Alors que les cellules du VIH commençaient à se développer dans sa nouvelle maison, pour Argirova, les choses ont empiré.
La nouvelle s'est répandue qu'elle avait introduit ce virus mortel dans le pays, et même ses collègues scientifiques avaient peur.
"On en parlait beaucoup dans les journaux et il y avait des gens qui n'étaient pas très contents qu'on ait le virus. Certains avaient peur, je ne sais pas pourquoi, et d'autres peut-être un peu jaloux."
Mais ce n'était pas que ça.
Interrogatoires
Argirova est apparue sur le radar des services de sécurité notoires de l'État, qui l'ont interrogée pendant des mois sur la façon dont le VIH s'est retrouvé en Bulgarie."Les gens du ministère de l'Intérieur ont commencé à me demander tous les jours comment Gallo m'avait transmis le virus, pourquoi, quelle était son intention... C'était la même question tous les jours, tous les jours, tous les jours.

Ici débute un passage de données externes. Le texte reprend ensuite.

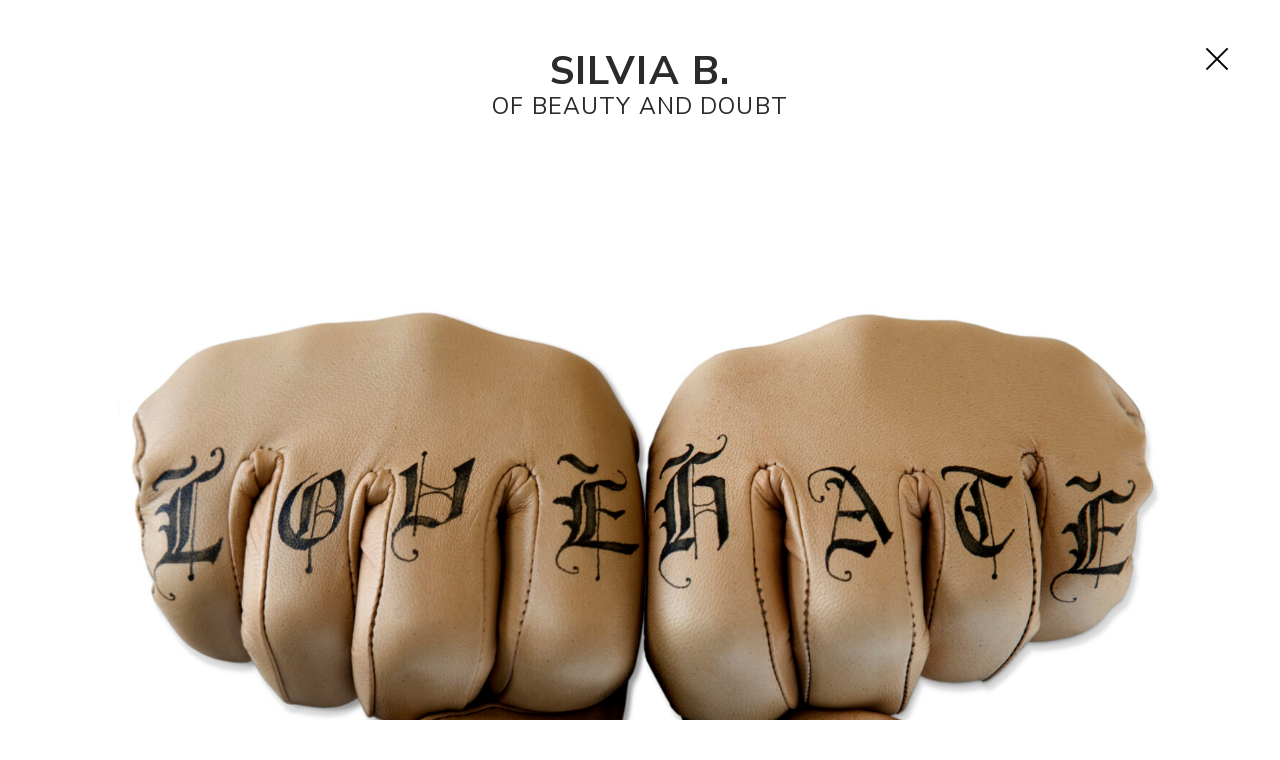

--- FILE ---
content_type: application/javascript; charset=utf-8
request_url: https://silvia-b.com/wp-content/themes/silvia-b-theme/resources/js/script.js?ver=1769637448
body_size: 1458
content:
/* jshint unused:false, loopfunc: true */
/* global google:true, slick:true, flickity:true, lazy:true, console:true */

var 

scrollTop = 0,
preserveSeriePosition = function() {

    $(function() {

        var offset = localStorage.getItem('pageOffset');

        if(offset !== null) {
             
            $(window).scrollTop(offset);   
        }
    });

    $(document).on('click', '.load-link', function(e) {

        localStorage.setItem('pageOffset', $(window).scrollTop());
    });

    $(document).on('click', '#hamburgerPermalink', function(e) {

        if(! $('body').hasClass('single-work')) {

            localStorage.removeItem('pageOffset');
        }
    });
};

// preserveSeriePosition();

$(function() {

    $('body').imagesLoaded( function() {
        $('#loader').addClass('img-loaded').onCSSTransitionEnd(function() {
            $(this).addClass('d-none');            
        });
    });

    if($('body').hasClass('home')) {

        $('#featuredImagesCarousel').slick({
            autoplaySpeed: 3000,
            pauseOnHover: false,
            autoplay: true,
            arrows: false,
            speed: 5000,
            fade: true
        });

        // Fullpage Parallax Keys
        //
        // hosthound.nl | aG9zdGhvdW5kLm5sX1EycmNHRnlZV3hzWVhnPXBweg==
        // silvia-b.nl | c2lsdmlhLWIubmxfZnB6Y0dGeVlXeHNZWGc9QzNy
        // silvia-b.com | c2lsdmlhLWIuY29tX3p2S2NHRnlZV3hzWVhnPUk1aA==

        $('#fullpage').fullpage({
            parallaxKey: 'c2lsdmlhLWIuY29tX3p2S2NHRnlZV3hzWVhnPUk1aA==',
            autoScrolling: true,
            parallax: true,
            afterLoad: function(origin, destination, direction) {

                var section = $(destination.item),
                    lazy = section.find('.lazy'),
                    img = lazy.data('src');

                if(img !== null) {
                    lazy.css("background-image", "url(" + img + ")");
                }

                section = $(destination.item).prev(),
                lazy = section.find('.lazy'),
                img = lazy.data('src');

                if(img !== null) {
                    lazy.css("background-image", "url(" + img + ")");
                }

                section = $(destination.item).next(),
                lazy = section.find('.lazy'),
                img = lazy.data('src');

                if(img !== null) {
                    lazy.css("background-image", "url(" + img + ")");
                }
            }
        });

        // var activeSection;

        // $('a').on('click', function(e) {

        //     activeSection = $.fn.fullpage.getActiveSection();

        //     localStorage.setItem('homeActiveSection', activeSection.index+1); 

        // });

        // var homeActiveSection = localStorage.getItem('homeActiveSection');

        // if(homeActiveSection !== null) {

        //     $.fn.fullpage.silentMoveTo(homeActiveSection);

        //     activeSection = $.fn.fullpage.getActiveSection();

        //     var section = $(activeSection.item),
        //         lazy = section.find('.lazy'),
        //         img = lazy.data('src');

        //     if(img !== null) {
        //         lazy.css("background-image", "url(" + img + ")");
        //     }
        // }

        $(document).on('click', '#moveTo', function(){
            $.fn.fullpage.moveTo(2, 0);
        }); 

        $( window ).on( "resize", function(e) {
            $.fn.fullpage.reBuild();
        });

        $( window ).on( "orientationchange", function(e) {
            $.fn.fullpage.reBuild();
        });
    }

    if($('body').hasClass('page') && ! $('body').hasClass('home')) {

        $('.carousel').flickity({
            adaptiveHeight: true,
            cellAlign: 'center',
            wrapAround: true,
            pageDots: false,
            contain: true
        });
    }

    if($('body').hasClass('single-post')) {

        $('.carousel').flickity({
            adaptiveHeight: true,
            cellAlign: 'center',
            wrapAround: true,
            pageDots: false,
            contain: true
        });
    }

    if($('body').hasClass('single-work')) {
        
        $('.carousel').flickity({
            adaptiveHeight: true,
            cellAlign: 'center',
            wrapAround: true,
            pageDots: false,
            contain: true
        });
    }

    if($('body').hasClass('single-serie')) {
        
        $('#singleSerieCarousel').slick({
            adaptiveHeight: true,
            pauseOnHover: false,
            pauseOnFocus: false,
            autoplaySpeed: 2000,
            centerMode: true,
            infinite: true,
            autoplay: true,
            arrows: false,
            speed: 2250,
            fade: true
        });

        $( window ).resize(function() {
            $.fn.slick('reinit');
        });
    }
});

;( function( $, window, document, undefined ) {
    
    var s = document.body || document.documentElement, 
        prefixTransition = '',
        prefixAnimation = '';

    s = s.style;

    if( s.WebkitAnimation === '' ) {
        prefixAnimation  = '-webkit-';
    }
    if( s.MozAnimation === '' ) {
        prefixAnimation  = '-moz-';
    }
    if( s.OAnimation ==='' ) {
        prefixAnimation  = '-o-';
    }
    if( s.WebkitTransition === '' ) {
        prefixTransition = '-webkit-';
    }
    if( s.MozTransition === '' ) {
        prefixTransition = '-moz-';
    }
    if( s.OTransition === '' ) {
        prefixTransition = '-o-';
    }

    $.fn.extend({
        onCSSAnimationEnd: function( callback ) {
            var $this = $( this ).eq( 0 );
            $this.one( 'webkitAnimationEnd mozAnimationEnd oAnimationEnd oanimationend animationend', callback );
            if( ( prefixAnimation === '' && !( 'animation' in s ) ) || $this.css( prefixAnimation + 'animation-duration' ) === '0s' ) {
                callback();
            }
            return this;
        },
        onCSSTransitionEnd: function( callback ) {
            var $this = $( this ).eq( 0 );
            $this.one( 'webkitTransitionEnd mozTransitionEnd oTransitionEnd otransitionend transitionend', callback );
            if( ( prefixTransition === '' && !( 'transition' in s ) ) || $this.css( prefixTransition + 'transition-duration' ) === '0s' ) {
                callback();
            }
            return this;
        }
    });
})( jQuery, window, document );
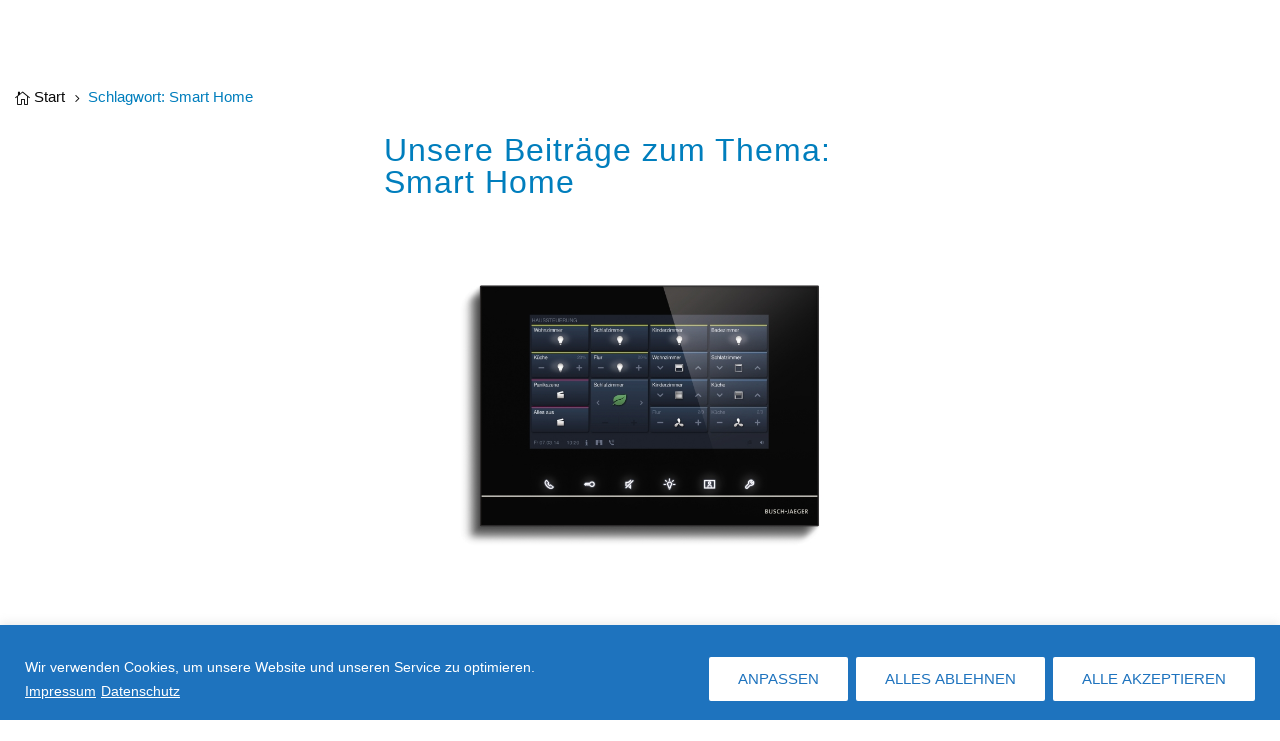

--- FILE ---
content_type: image/svg+xml
request_url: https://elektrohalbach.de/wp-content/uploads/2024/03/logo-foerderung-nrw.svg
body_size: 4511
content:
<?xml version="1.0" encoding="UTF-8"?>
<svg xmlns="http://www.w3.org/2000/svg" xmlns:xlink="http://www.w3.org/1999/xlink" version="1.0" id="Layer_1" x="0px" y="0px" viewBox="0 0 59 63" style="enable-background:new 0 0 59 63;" xml:space="preserve">
<style type="text/css">
	.st0{fill-rule:evenodd;clip-rule:evenodd;fill:#FFFFFF;}
	.st1{fill-rule:evenodd;clip-rule:evenodd;fill:#292422;}
	.st2{fill:#0B9C3C;}
	.st3{fill-rule:evenodd;clip-rule:evenodd;fill:#E41920;}
</style>
<path id="Weiß_6_" class="st0" d="M29.9,59.5c-14,0-25.3-11.4-25.3-25.4V6h50.6l0,28.1C55.2,48.1,43.8,59.5,29.9,59.5z"></path>
<path id="Schwarz_6_" class="st1" d="M54.5,34c0,13.7-11,24.7-24.6,24.7S5.3,47.7,5.3,34V6.7h49.2L54.5,34z M55.4,5.7l0,28.3  c0,14.2-11.4,25.7-25.6,25.7C15.8,59.7,4.3,48.2,4.3,34V5.7H55.4z"></path>
<path id="Grün_6_" class="st2" d="M29.2,17.1v17c0,8.6-4.6,16-11.4,20.1c-3.5-2.1-6.3-5.1-8.3-8.6c1.2-1.3,2.4-2.6,3.4-4.1  c1.9-3.1,2.2-7,4.5-9.9c2.1-2.7,5.8-3.4,7.8-6.1C27.1,23,27.7,19.8,29.2,17.1z M6.5,8h19.3c-0.7,0.8-1.4,1.6-2.1,2.5  c-2.4,3.2-2.2,7.8-4.7,11c-2.1,2.8-5.8,3.5-7.8,6.1c-2.3,2.9-2.4,6.9-4.6,9.9c-0.1-1.1-0.2-2.2-0.2-3.3V8z M29.9,53.5  c-0.9,0-1.6-0.7-1.6-1.6c0-0.9,0.7-1.6,1.6-1.6c0.9,0,1.6,0.7,1.6,1.6C31.4,52.8,30.7,53.5,29.9,53.5z M34.9,52.6  c0.3,0.3,0.5,0.8,0.6,1.2c-0.3,0.3-0.8,0.5-1.2,0.6c0.1-0.4,0-0.7-0.2-1.1C34.5,53.2,34.7,52.9,34.9,52.6z M32,47.4  c0.4-0.2,0.9-0.3,1.3-0.2c0.2,0.4,0.3,0.9,0.2,1.3c-0.3-0.2-0.7-0.2-1.1-0.1C32.5,48,32.3,47.6,32,47.4z M26.2,48.5  c-0.1-0.5,0-0.9,0.2-1.3c0.5-0.1,0.9,0,1.3,0.2c-0.3,0.3-0.4,0.6-0.5,1C26.9,48.2,26.5,48.3,26.2,48.5z M25.4,54.4  c-0.4-0.1-0.9-0.3-1.2-0.6c0.1-0.4,0.3-0.9,0.6-1.2c0.2,0.3,0.4,0.6,0.8,0.7C25.4,53.7,25.4,54,25.4,54.4z M30.8,57  c-0.2,0.4-0.6,0.7-1,1c-0.4-0.2-0.7-0.6-1-1c0.4-0.1,0.7-0.2,1-0.5C30.1,56.7,30.5,56.9,30.8,57z"></path>
<path id="Rot_6_" class="st3" d="M32.3,52c0,1.4-1.1,2.5-2.5,2.5c-1.4,0-2.5-1.1-2.5-2.5c0-1.4,1.1-2.5,2.5-2.5  C31.2,49.5,32.3,50.6,32.3,52z M27.1,55.8c-1-0.8-1.4-2.1-0.4-2.6c0.1-0.2,0-0.4-0.2-0.5c-1.1,0.2-1.6-1.1-1.2-2.3  c0.4-1.2,1.5-2,2.3-1.2c0.2,0,0.4-0.1,0.4-0.3c-0.5-1,0.6-1.8,1.9-1.8c1.3,0,2.4,0.8,1.8,1.8c0,0.2,0.2,0.3,0.4,0.3  c0.8-0.8,1.9,0,2.3,1.2c0.4,1.2-0.1,2.5-1.2,2.3c-0.2,0.1-0.2,0.3-0.2,0.5c1,0.5,0.6,1.8-0.4,2.6c-1,0.8-2.4,0.7-2.6-0.4  c-0.1-0.1-0.4-0.1-0.5,0C29.4,56.6,28.1,56.6,27.1,55.8z M37,39h4.4c0-1.8-1.4-3-1.4-5.2c0-1.4,0.5-2.3,2-2.7c0.4,0.3,0.7,0.8,1,1.3  c0,1.9,0.3,3.2,0.8,4.1c0,0-1,0.8-1,3.6c0,0-4-0.2-4.5,0.3h-0.6v0.9c-1,0.3-1.9,0.3-2.6,0c0-0.8,0.9-1.5,0.9-1.5c0.1,0,0.2,0,0.2,0  c0.4,0,0.8-0.3,0.8-0.8C37,39.1,37,39,37,39z M32.1,24.6c-0.5-0.5-0.5-1.5-0.5-1.7c0.1,0,0.1-0.1,0.2-0.1c0.3-0.3,0.3-0.8,0-1.1  c0,0-0.1-0.1-0.1-0.1c0.4-1.3,1.3-1.9,1.6-3.7h1.3l3.1,2.5c-0.6,0.6-1,1.4-1.2,2.3l-1.7-3.1c-1.1,0-1.7,0.9-1.2,2.2l-0.4,0.4  l0.6,0.7C33.4,23.7,32.7,24.4,32.1,24.6z M44.9,46.7c0-0.8,0.8-1.5,0.9-1.5c0,0,0.1,0,0.1,0c0.4,0,0.8-0.3,0.8-0.8  c0-0.1,0-0.2-0.1-0.3c2.1-3.7,1.5-4.3-1.7-6.9c-0.9-0.7-1.2-2.9-1.2-4.8c-1.3-3-4.8-2.7-6.1-5.6l1.5,0.1c0.8,0,1.3-0.4,1.6-0.8  c0.2-0.4,0-0.9-0.4-0.7c-0.2,0.5-0.7,0.9-1.2,0.8l-3.8-0.2c-0.8,0.8-0.6,1.8,0.7,2.4v0.6H37c0.3,1,0.3,1.9,0,2.6  c-0.7,0-1.5-0.9-1.5-0.9c0-0.1,0-0.2,0-0.2c0-0.4-0.3-0.8-0.8-0.8c-0.1,0-0.1,0-0.2,0c-0.4-0.7-0.4-2.1-1.5-3.8l0.8-1l3.1-1  c0.1-3.6,4.2-4.4,4.9-7.1c0.9,0,1.4-0.3,1.9-1.1c0.1-0.2,0.1-0.7-0.5-0.6c-0.3,0.9-0.7,1-1.3,1c-1.5,0-2.7-0.3-2.9,0.4  c-0.3,1.1-1.9,0.4-1.9,0.4l0.4-0.3c0,0,0.1,0,0.1,0c0.3,0,0.5-0.2,0.5-0.3c0-0.2-0.2-0.3-0.5-0.3c-0.3,0-0.5,0.2-0.5,0.3  c0,0,0,0,0,0l-0.4,0.3c-0.5,0-0.5-0.4-0.6-0.5c0.2,0,0.3-0.2,0.3-0.3c0-0.2-0.1-0.3-0.3-0.3c0-0.1,0.1-0.4,0.4-0.7l2.7-2.1  c0.4-0.3,1.2-0.7,1.5-0.9c0-0.6,0.2-1.3,0.2-1.9c0,0,0.8,0.3,1.1,1.1c0.2,0.6,0.1,0.9,0,1.2c0.1,0.2,0.7,0.2,0.8-0.4  c0-0.2,0-0.5-0.1-0.8c1,0.1,2.5,0.5,4.7,0.2c-0.5,0.5-1,0.9-1.7,1.2c1.1,0.3,2.5,0.8,3.2,2c-0.5,0.3-1.1,0.5-1.7,0.6  c1.1,0.9,1.5,2.3,2.4,2.9c-1.2,0.3-2.2,0.2-2.9,0c0.4,0.8,1,1.6,1.7,2.1c-1.1,0.5-2.1,0.8-2.9,0.9c0.3,0.4,0.6,0.9,1.1,1.3  c-0.8,0-1.5,0.3-1.9,0.4c-0.1,1-0.3,3,2.1,5.6c3.3,2.5,4.1,4.4,1.5,7.7c0,1.7,0.3,2.4,1.2,4.1c-0.1,0.2-0.4,1-0.8,2  c-0.4,1.1-0.7,2.3-0.7,3.4c0,0-0.6,0-0.6,0.6v0.9C46.6,47,45.5,47,44.9,46.7z M39.3,13.5c0.4,0.6,1.3,0,1.3,0S39.4,12.5,39.3,13.5z   M52.3,23c0,1.5-1.4,2.2-1.4,3.3c0,1.3,1.3,2,1.3,3.3c0,1.3-1.1,1.6-1.7,1.3c0,0,0.4-0.1,0.4-0.6c0-1.6-3.4-1.5-3.4-4  c0-1.3,0.9-2.3,0.9-3.1c0-0.4-0.3-0.9-0.8-1.1c0.7-0.5,1.9-0.2,2.2,0.6c0.2-0.6,0.5-1.6,0.2-2.5C51.6,20.8,52.3,21.9,52.3,23  L52.3,23z M30.5,8h22.7V34c0,8.6-4.6,16-11.4,20.1C35.1,50.1,30.5,42.6,30.5,34V8z"></path>
</svg>


--- FILE ---
content_type: image/svg+xml
request_url: https://elektrohalbach.de/wp-content/uploads/2024/03/facebook-01.svg
body_size: 576
content:
<?xml version="1.0" encoding="UTF-8"?>
<svg xmlns="http://www.w3.org/2000/svg" xmlns:xlink="http://www.w3.org/1999/xlink" version="1.0" id="Layer_1" x="0px" y="0px" viewBox="0 0 72.1 71.7" style="enable-background:new 0 0 72.1 71.7;" xml:space="preserve">
<style type="text/css">
	.st0{fill:#494542;}
</style>
<path class="st0" d="M72.1,36.1C72.1,16.1,56,0,36.1,0C16.1,0,0,16.1,0,36.1C0,54,13.2,69,30.4,71.7V46.5h-9.2V36.1h9.2v-7.9  c0-9,5.4-14,13.6-14c3.9,0,8.1,0.7,8.1,0.7v8.9h-4.5c-4.5,0-5.9,2.8-5.9,5.6v6.8h10l-1.6,10.4h-8.4v25.2C58.9,69,72.1,54,72.1,36.1"></path>
</svg>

J'en ai eu marre d'expliquer ."
Malgré toute l'opposition initiale, Argirova a trouvé des alliés parmi les autorités communistes, une lacune dans le système qui s'est encore creusée.
Enfin, il a été autorisé à réunir ses collègues et à créer un système de test.
En 1986, 28 centres de test ont été mis en place à travers le pays; 2 millions de Bulgares ont été testés pour le VIH.
Dans un documentaire réalisé trois ans plus tard, le narrateur raconte que la radio, la télévision et la presse rapportent constamment le problème du sida.
Le VIH et la maladie causée par ce virus étaient enfin connus du grand public, et Mme Argirova et ses collègues ont pu se concentrer sur l'étude des personnes touchées et des modes de transmission, comme elle l'a elle-même expliqué aux réalisateurs du documentaire.
"Tout type de contact domestique, comme le partage des écouteurs, des assiettes ou des verres, n'a absolument rien à voir avec la transmission de cette infection", a-t-elle expliqué.
Quatre ans après avoir introduit clandestinement le virus dans son pays dans son sac à main, Radka Argirova s'est vu confier le rôle d'éduquer le public bulgare sur le VIH et le sida et de travailler à sa prévention.
Aujourd'hui, elle est virologue dans l'un des plus grands hôpitaux privés de Bulgarie. Elle est également l'un des spécialistes du covid-19 les plus reconnus et les plus fiables du pays.